◆ Selected excerpt

□ □ □ □

It has been a busy time for the forces of democracy, as represented by the United States of America and the hired Iraqi police force. The fighting is raging in the city of Najaf and people are getting killed. Every so often, on the television news, the graphics come up with the body count: two American soldiers killed, 20 Americans soldiers wounded; an estimated 300 Shia insurgents killed.

Not a bad outcome for the forces of good. But it occurs to me that something is missing. Either that, or the Iraqi policemen fighting with the Americans must have had a miraculous time of it, coming through the battle with nary a casualty.

That, of course, is extremely unlikely.

So why aren’t these soldiers for democracy in the body count? Does their sacrifice not count? Do they not bleed as Americans do? Are their bodies not shattered by grenades as American bodies are? Do they not leave grieving mothers, wives and children as American “heroes” do?

Or is the omission of Iraqi casualties in the cause of democracy simply a sign of the racism and religious bigotry that underlies the American approach to the war in Iraq, bigotry fuelled by the fundamentalist Christian movement in its attempts to present this war in Iraq, not only as a struggle for democracy but also, and more importantly, a re-incarnation of the Christian crusades of long ago — the Christians against the Muslims.

But the world is different now. If we are to exist on this planet, we must co-exist. Our environmental problems are global in context. The scourge of AIDS in Africa threatens the whole world. The potential disasters instigated by climate change are already having their effect on the people of the world.

We cannot any longer afford the “luxury” of religious bigotry as a hiding place from ecological reality.

In the United States of America, fundamentalist churches have entered the election campaign in a concerted way, making a vote for George W. Bush a testament of the true faith. Bush, you may recall, has pronounced publicly that “God is on our side.”

His opponent for the presidency, John Kerry, turns the equation around, hoping that, “We are on God’s side.”

It’s an approach with a tad more humility, contrasting with the certainty of Bush that he was personally chosen by the Almighty to prosecute this Iraqi war in the name of God’s gift of democracy as His preferred way to arrange the social order.

David Kirkpatrick, writing in the New York Times, says that fundamentalist ministers describe their efforts to get out the vote for Bush as, “fulfilling biblical obligations.”

□ □ □ □

◆ Problems to solve
[A] Name every person the commentary on the Najaf fighting mentions by name.
[B] In the commentary on the Najaf fighting, which newspaper was David Kirkpatrick writing in?
[C] Carry on the commentary on the Najaf fighting from the point where it stops.

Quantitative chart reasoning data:
□ □ □ □

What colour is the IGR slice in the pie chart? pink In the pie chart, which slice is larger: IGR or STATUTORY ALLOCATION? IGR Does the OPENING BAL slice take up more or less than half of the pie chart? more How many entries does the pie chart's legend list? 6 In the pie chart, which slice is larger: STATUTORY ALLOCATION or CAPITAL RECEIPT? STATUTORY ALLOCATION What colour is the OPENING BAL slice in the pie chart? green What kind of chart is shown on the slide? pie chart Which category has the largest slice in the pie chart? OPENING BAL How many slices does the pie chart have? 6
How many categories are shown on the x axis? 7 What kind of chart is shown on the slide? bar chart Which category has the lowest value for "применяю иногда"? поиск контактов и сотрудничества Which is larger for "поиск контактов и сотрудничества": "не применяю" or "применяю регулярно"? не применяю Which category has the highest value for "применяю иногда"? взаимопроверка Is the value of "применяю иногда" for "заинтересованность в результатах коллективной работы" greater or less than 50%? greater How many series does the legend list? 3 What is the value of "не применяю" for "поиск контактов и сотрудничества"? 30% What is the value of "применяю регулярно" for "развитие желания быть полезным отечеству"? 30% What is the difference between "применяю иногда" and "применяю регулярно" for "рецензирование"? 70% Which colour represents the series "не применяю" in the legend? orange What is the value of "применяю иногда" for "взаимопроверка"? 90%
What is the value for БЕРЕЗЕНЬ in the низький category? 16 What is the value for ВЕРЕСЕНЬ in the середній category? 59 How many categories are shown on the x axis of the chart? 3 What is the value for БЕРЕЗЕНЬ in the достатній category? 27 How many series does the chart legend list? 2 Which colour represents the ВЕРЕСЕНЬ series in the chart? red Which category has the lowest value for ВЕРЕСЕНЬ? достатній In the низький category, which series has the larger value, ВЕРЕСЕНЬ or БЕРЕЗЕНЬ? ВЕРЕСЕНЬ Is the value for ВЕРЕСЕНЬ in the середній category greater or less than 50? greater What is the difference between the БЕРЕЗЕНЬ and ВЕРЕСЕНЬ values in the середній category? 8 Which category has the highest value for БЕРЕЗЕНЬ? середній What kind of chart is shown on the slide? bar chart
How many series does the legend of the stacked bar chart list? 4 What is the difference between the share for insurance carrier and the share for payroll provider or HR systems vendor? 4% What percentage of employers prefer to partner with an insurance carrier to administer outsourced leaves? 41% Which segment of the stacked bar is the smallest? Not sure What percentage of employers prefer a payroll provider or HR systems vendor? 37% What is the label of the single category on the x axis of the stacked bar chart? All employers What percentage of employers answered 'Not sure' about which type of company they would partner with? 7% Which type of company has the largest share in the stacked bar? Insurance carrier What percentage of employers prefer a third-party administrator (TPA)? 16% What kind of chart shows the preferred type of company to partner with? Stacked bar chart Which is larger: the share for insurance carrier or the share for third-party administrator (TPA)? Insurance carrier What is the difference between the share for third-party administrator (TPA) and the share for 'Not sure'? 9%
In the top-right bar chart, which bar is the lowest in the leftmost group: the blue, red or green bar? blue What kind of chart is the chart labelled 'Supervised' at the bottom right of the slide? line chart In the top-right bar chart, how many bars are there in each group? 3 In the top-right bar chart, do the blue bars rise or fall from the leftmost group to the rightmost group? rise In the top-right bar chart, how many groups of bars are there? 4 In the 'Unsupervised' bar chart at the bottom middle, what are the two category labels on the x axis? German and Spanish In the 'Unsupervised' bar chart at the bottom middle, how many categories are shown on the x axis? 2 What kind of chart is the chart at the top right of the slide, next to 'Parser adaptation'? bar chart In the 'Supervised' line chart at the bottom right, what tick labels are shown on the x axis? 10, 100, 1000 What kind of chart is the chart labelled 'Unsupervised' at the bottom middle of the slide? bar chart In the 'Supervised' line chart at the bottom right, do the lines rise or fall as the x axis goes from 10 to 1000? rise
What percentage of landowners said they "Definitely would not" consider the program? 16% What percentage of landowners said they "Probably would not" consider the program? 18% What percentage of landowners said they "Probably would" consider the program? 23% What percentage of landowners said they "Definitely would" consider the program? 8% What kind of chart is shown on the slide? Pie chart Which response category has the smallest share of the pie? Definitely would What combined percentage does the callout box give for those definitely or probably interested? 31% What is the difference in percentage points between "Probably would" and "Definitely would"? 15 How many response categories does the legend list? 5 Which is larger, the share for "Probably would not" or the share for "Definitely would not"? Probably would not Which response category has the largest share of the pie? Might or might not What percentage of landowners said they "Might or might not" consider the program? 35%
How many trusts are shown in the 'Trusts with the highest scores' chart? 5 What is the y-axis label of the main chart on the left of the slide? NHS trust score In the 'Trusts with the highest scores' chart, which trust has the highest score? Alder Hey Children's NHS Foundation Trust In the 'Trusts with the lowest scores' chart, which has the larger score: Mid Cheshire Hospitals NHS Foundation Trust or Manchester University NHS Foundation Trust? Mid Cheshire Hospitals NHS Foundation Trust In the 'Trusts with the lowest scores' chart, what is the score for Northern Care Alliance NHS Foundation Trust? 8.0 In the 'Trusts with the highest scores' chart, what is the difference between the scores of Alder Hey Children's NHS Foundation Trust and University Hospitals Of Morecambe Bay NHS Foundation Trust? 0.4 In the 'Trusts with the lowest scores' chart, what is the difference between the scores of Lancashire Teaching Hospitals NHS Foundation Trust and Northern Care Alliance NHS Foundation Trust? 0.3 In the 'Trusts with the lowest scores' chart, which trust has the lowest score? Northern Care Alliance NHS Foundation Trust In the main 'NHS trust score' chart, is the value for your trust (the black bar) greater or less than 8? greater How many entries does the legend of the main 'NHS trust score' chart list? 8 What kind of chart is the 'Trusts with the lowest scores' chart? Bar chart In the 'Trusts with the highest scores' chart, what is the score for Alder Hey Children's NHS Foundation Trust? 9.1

□ □ □ □

◆ Answers to the exercise
[A] George W. Bush, John Kerry, David Kirkpatrick

[B] The New York Times.

[C]
Kirkpatrick quotes one fundamentalist layperson: “We have got this figured out. These are the bad guys, we are the good guys.”

Needless to say, the Bush campaign is doing whatever it can to encourage this mixing of religion and politics, for if George W. Bush is perceived by himself and others as God’s messenger on earth, where does that leave the two Johns?

In the arms of Satan, that’s where!

Said the Reverend Gerald Davidson to his 5000 member congregation, according to journalist Kirkpatrick: “Don’t let your labour union, don’t let your teacher’s group and all the other groups tell you how to vote — you vote the way the word of God tells you to vote.”

There is no doubt who the Rev. has in mind.

Never mind that the government of God’s supposed messenger is making an absolute mess of things at home and abroad — that the war goes badly, with no end in sight; that his democratically-appointed dictator for Iraq is now a fugitive from Iraqi law; that the projected American budget deficit is astronomical and the economy of the country in shreds; that the gap between rich and poor in the world’s richest country is widening every day, while the rich pay less and less in taxes for the privilege of being rich.

Never mind that God’s supposed messenger, with deliberate intent, lied to the people of his nation to take them into the horrifying maze of a religious war to which he can now find no end.

And never mind that the same anointed gent squints into the camera, hunches his shoulders and lies through his teeth: “The economy is strong,” he says, “and it’s growing stronger.”

In the elevated language of one economist: “The weak job market continues to put downward pressure on wage growth.”

Translation: There ain’t no jobs for millions of Americans and their well-paying jobs in manufacturing and high tech industries are moving offshore as fast as the multinationals can take them. Meantime, the government of the democratic United States of America is borrowing money from the communist People’s Republic of China, and the middle-aged are the emerging new class of personal bankruptcies, now at an all-time high.

God’s chosen one has no plan, apparently, to lead his people through, around or under these stormy seas.

Pray to God somebody notices, before November 2.